Seagull was also directed by Russell Bolam, so their return to Southwark Playhouse is a bit of a dream team reunion. The names of the characters haven't been Anglicised, but in other respects Reiss has tested the story's contemporary relevance by giving it a whole new context: The story is now set among British ex-pats in an unnamed Middle Eastern country.
The nearby army camp of the original is now the British Embassy, and this is a country that's largely stayed out of conflict, so the military presence there have little to do. The Prozorovs' widowed father took his family to the Middle East for what was meant to be a few years, buying a house there to have some independence from the Embassy. A year after his unexpected death, his daughters Olga (Olivia Hallinan,) Masha (Emily Taaffe) and Irina (Holliday Grainger) and son Andrey (Thom Tuck) are trapped by a house that's losing its value, unable to afford to return to the UK.
Some parts of the story's relocation work better than others: All four of the siblings feel too old and independent to have followed their father in the first place, let alone be unable to find a way home after his death. Their financial difficulties don't come across, despite the threadbare carpet: I'm not sure people scraping every penny together to return to the UK would have iPads, and even in a less strict Islamic country, surely alcohol wouldn't be cheap and easy enough to get hold of in the vast quantities everyone's necking it here. (And if they were genuinely stuck out there surely the British Embassy would pull some strings, especially since all their friends seem to work there.) But if the update is flawed on a basic level it does provide other nice touches: The idea that Andrey's wife Natasha (a strident Emily Dobbs) doesn't understand how to dress suitably in public takes on a different dimension when the women have to cover their heads to go out. And Masha's dull old husband Kulygin gets a likeable reinvention into Tom Ross-Williams' gormless young local.

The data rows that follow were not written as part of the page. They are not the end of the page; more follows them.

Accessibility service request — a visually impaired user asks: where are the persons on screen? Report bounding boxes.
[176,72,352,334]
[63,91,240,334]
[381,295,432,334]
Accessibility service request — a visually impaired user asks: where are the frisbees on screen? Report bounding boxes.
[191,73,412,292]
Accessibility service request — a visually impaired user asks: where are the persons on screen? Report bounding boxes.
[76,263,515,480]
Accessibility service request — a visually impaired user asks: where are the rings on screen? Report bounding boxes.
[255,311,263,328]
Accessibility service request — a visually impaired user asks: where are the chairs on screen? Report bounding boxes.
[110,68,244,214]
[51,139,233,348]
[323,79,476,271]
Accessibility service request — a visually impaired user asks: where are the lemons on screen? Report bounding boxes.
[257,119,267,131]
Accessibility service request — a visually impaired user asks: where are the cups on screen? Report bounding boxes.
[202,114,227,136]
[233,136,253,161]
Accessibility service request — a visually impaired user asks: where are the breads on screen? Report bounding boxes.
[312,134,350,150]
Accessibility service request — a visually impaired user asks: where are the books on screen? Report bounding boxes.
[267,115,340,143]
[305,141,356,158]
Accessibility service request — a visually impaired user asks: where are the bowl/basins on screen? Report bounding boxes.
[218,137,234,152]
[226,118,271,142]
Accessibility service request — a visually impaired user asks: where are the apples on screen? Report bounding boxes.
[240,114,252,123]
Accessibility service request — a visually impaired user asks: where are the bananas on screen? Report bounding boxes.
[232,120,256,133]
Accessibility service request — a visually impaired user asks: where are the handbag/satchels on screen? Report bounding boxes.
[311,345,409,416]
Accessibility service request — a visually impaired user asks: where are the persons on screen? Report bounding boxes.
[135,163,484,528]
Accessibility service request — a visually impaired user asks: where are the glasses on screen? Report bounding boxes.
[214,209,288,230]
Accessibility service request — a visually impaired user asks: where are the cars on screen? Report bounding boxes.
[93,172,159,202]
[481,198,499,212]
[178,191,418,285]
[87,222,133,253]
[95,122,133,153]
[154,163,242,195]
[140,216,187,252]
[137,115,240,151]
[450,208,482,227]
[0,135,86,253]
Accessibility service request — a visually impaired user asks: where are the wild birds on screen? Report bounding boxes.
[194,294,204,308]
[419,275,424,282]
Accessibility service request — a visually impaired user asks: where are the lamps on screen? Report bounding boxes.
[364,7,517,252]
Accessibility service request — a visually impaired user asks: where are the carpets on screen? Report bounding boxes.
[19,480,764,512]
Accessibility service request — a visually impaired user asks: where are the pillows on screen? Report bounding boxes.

I hope we get a moratorium on Three Sisters for a while now as I'm starting to feel over-familiar with the play. I did think there was a spark missing here though - Emily Taaffe has proven she can act when she has to but her stage presence is so minimal that Masha's affair with married attaché Vershinin (Paul McGann) barely registers. As Irina, who likes the idea of hard work a lot better than the reality, Grainger is vibrant, and her unequal relationship with Tusenbach (David Carlyle) becomes the emotional heart of the piece instead.
Three Sisters by Anton Chekhov in a version by Anya Reiss is booking until the 3rd of May at Southwark Playhouse's Large Theatre.
Running time: 2 hours 30 minutes including interval.